Despite the widespread fears about the automation of vast swathes of the workforce, such disruption has not really emerged in the years since those predictions grabbed headlines around the world. Instead, the common belief today is that the best applications of AI and automation will be very much a joint affair, with humans doing what humans continue to do best, and technology doing what technology does best.
This general heuristic is, of course, extremely broad brush in its nature and it’s far from straightforward understanding just what it is that man and machine thrive at. Indeed, a central theme of Lumina Foundation CEO James Merisotis’ latest book, Human Work, is that we often struggle to truly understand what skills we have, and indeed what skills we need to have in order to thrive in the modern labor market.
New research from MIT’s Computer Science and Artificial Intelligence Lab (CSAIL) suggests that AI itself might be able to accurately adjudicate whether a task is best suited to a human or to technology.
Task management
The researchers have developed a machine learning system to assess a task and identify whether it’s one that would be best performed by a human expert or technology. Interestingly, the researchers claim that the system is capable of learning and adapting as it goes, such that it can identify, for instance, when the expert isn’t available or whether they have a certain level of experience, before choosing whether to defer to them.
The system was trained on a range of tasks in the medical field, including chest X-ray analysis, where the system was tasked with identifying conditions such as cardiomegaly and atelectasis.
“In medical environments where doctors don’t have many extra cycles, it’s not the best use of their time to have them look at every single data point from a given patient’s file,” the researchers say. “In that sort of scenario, it’s important for the system to be especially sensitive to their time and only ask for their help when absolutely necessary.”
Kasparov’s law
Chess supremo Garry Kasparov famously noted after his battles with IBM’s Deep Blue, that an intermediate human player teamed with a computer was better than either an expert human or a super-machine operating independently. This appeared to be borne out by the MIT team, whose human-AI hybrid model was able to perform 8% better on both tasks than either human or technology could on their own.
It’s noticeable that the rapid adoption of health technologies during the Covid-19 pandemic has largely seen (relatively) new technologies bolted onto existing processes. Rather than a face-to-face consultation, for instance, they are done instead over telehealth platforms.
To integrate something such as the MIT triaging tool will require more akin to what Vijay Govindarajan refers to as task shifting, where AI will take on some of the tasks it is well suited to, freeing up the highly skilled doctors to do the work they are best suited to.
Reinventing healthcare
It’s a point that Ravin Jesuthasan and John Boudreau make in their book Reinventing Jobs, in which they outline a number of steps we should undertake to make the best use of AI.
- Deconstruct the job. This is the vital first step to make. As mentioned in a recent post, jobs are made up of dozens of individual tasks, some of which will be suitable, some of which won’t be. It’s only when you break down each job in this way however that you can make this kind of assessment.
- Assess the relationship between job performance and strategic value. The next step is to then analyze each job to understand how important it is to the strategic outcomes of the business. There are likely to be certain tasks that are hugely important, and certain tasks that are much less so.
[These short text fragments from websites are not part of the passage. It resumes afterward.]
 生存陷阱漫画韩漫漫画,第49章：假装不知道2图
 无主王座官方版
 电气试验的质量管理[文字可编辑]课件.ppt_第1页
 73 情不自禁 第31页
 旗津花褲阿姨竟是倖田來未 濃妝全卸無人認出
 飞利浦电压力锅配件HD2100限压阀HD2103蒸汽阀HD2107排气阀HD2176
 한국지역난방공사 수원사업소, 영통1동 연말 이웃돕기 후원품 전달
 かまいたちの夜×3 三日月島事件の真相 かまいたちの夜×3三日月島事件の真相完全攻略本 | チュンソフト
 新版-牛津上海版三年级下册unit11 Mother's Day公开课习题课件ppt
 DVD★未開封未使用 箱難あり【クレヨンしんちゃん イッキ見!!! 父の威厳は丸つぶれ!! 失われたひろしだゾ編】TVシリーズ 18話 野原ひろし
- What automation is possible? From here, you can begin to explore the way technology can help improve processes, either fully automating them or augmenting the human being. They break potential automation down into three categories: robotic process automation, cognitive automation and collaborative robotics, with each technology best suited to perform certain tasks. They also highlight how tempting it is to jump to this point straight away, bypassing the first two steps that are so important.
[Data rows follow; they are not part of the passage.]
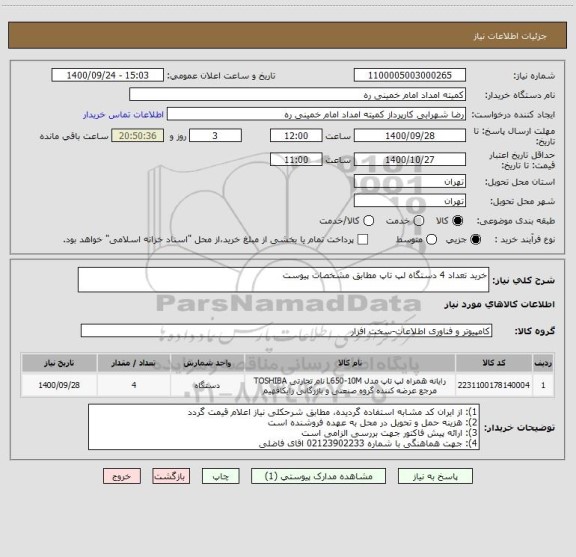 استعلام خرید تعداد 4 دستگاه لپ تاپ مطابق مشخصات پیوست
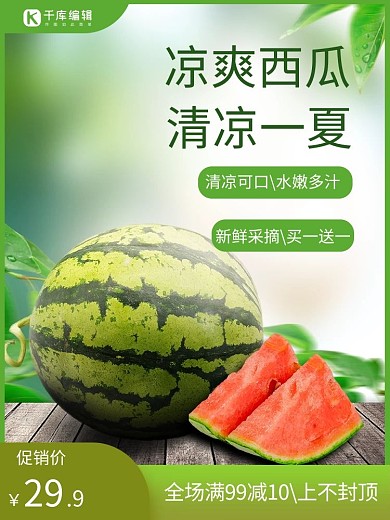 电商西瓜绿色合成促销主图
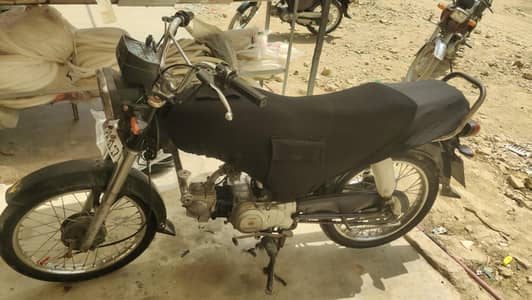 hyundais CD 70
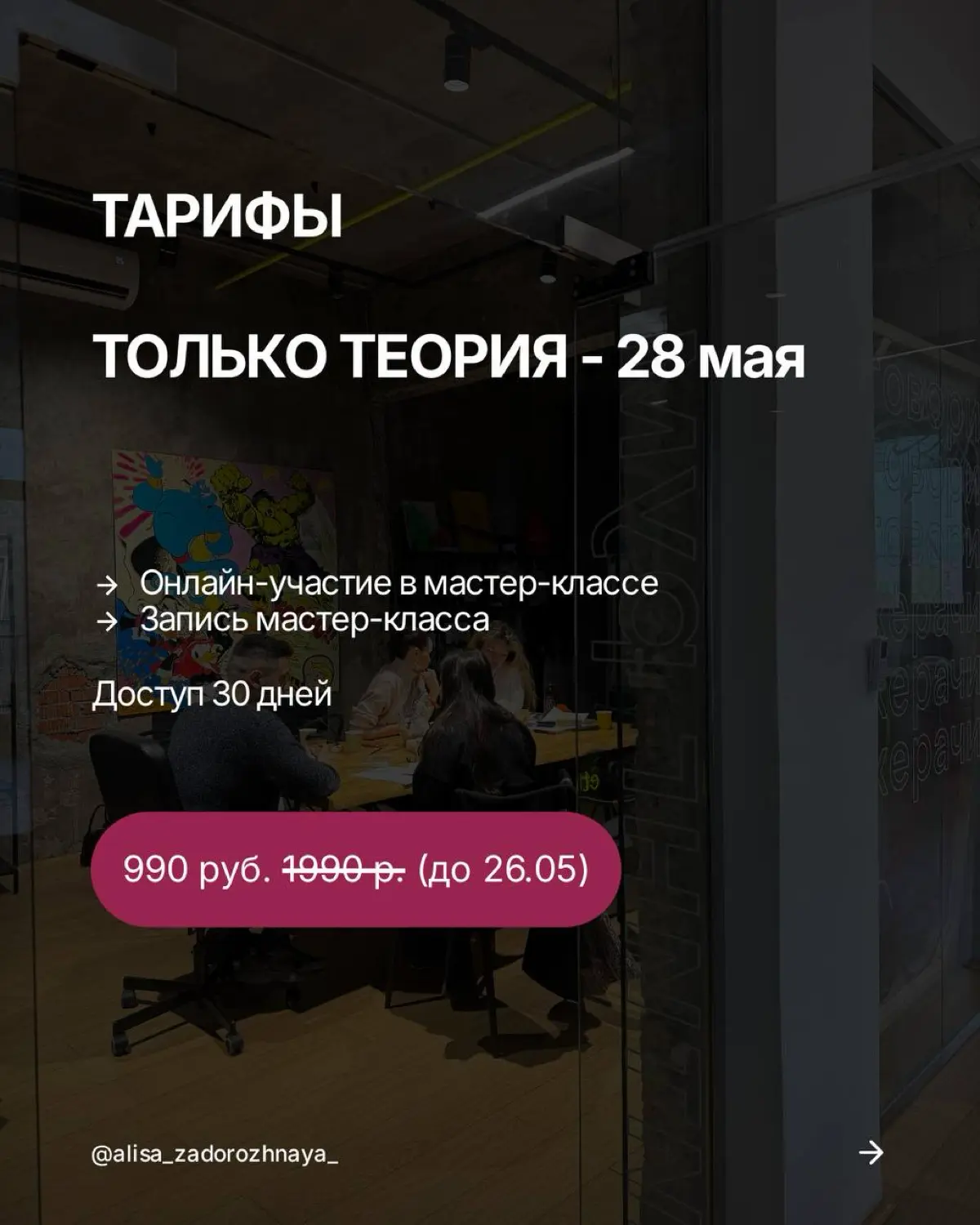 МК КАК ЗАПУСКАТЬ КРЕАТИВНОЕ МЫШЛЕНИЕ - у себя и в команде. 28 | Сетка — социальная сеть от hh.ru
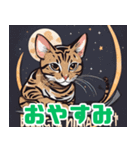 ベンガルねこ忍者スタンプ（個別スタンプ：10）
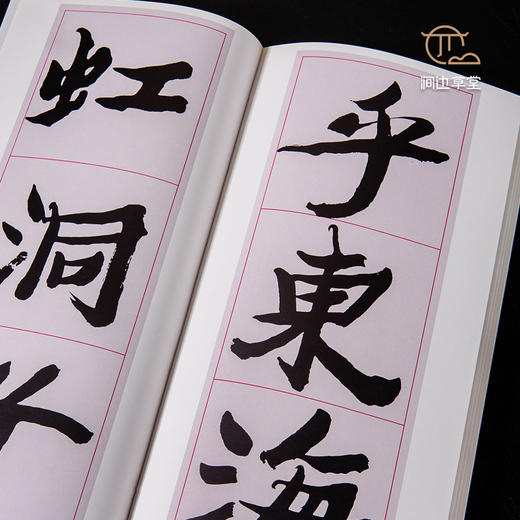 【绝版好书】《沈曾植楷书枚乘七发》12开54页，放大本，1996年蕙风堂初版 商品图7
- Optimize the work. The final step then brings all of this together and implements automation based upon your findings about where technology can make a real benefit to the work your employees do.
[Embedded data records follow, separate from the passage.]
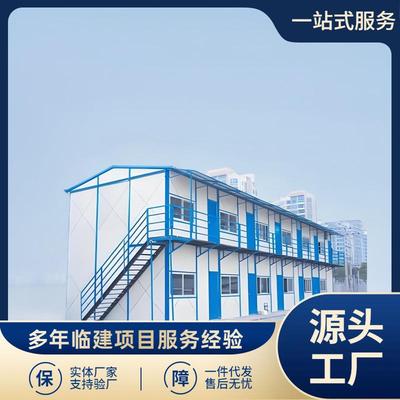 施工简易房K式活动板房住人一站式项目合作工厂集装箱快速搭建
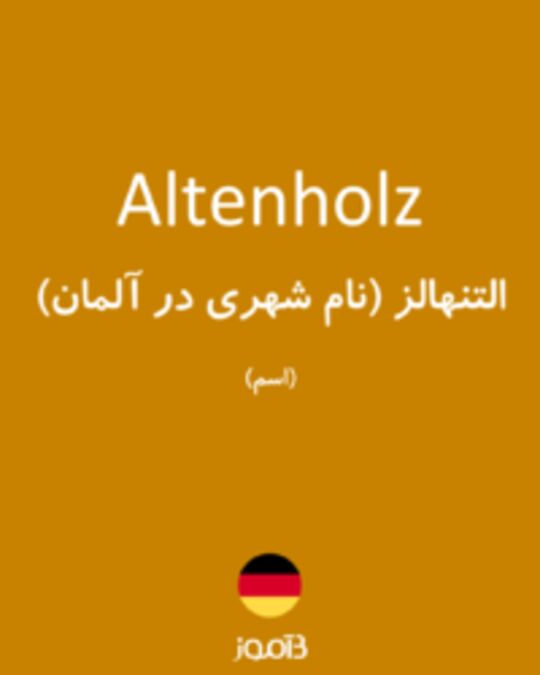  تصویر Altenholz - دیکشنری انگلیسی بیاموز
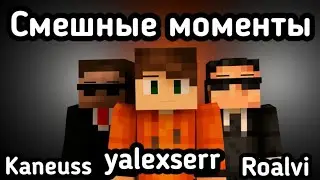 Смешные моменты с ялом,  равом и кейном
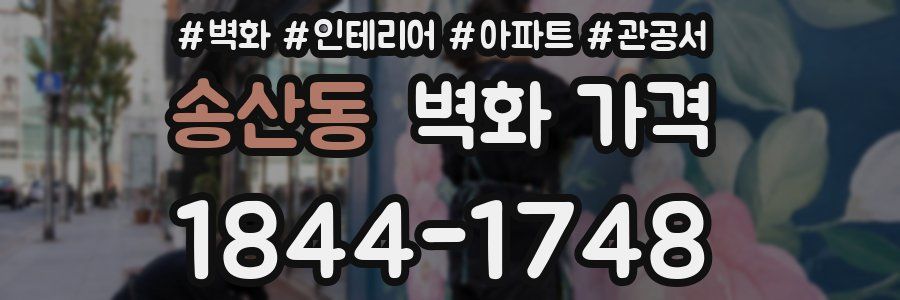 송산동 벽화 가격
It’s a process that goes back to Michael Hammer’s famous missive in the Harvard Business Review in 1990, in which he outlines the inevitable failure of any new technology so long as it is transplanted onto processes that were designed for a previous generation of tools.
This was reflected in a recent joint strategy paper from McKinsey and EIT Health, which explored the ways in which AI was being introduced into healthcare today.
“One of the most telling messages from healthcare provider leaders was that the implementation of new AI technology was not about the solution per se, the implementation of new AI technology was not about the solution per se, but about how it was implemented and the success of the change process but about how it was implemented and the success of the change process around its introduction. around its introduction.”
Or as Mount Sinai Hospital’s Robert Freeman said, “these projects are about 5 percent technology, and 95 percent change management”. Developments such as that highlighted by the MIT team are a fascinating indication of the progress being made, but it’s clear that there is a long way to go before such technologies are a mainstream part of healthcare as we know it.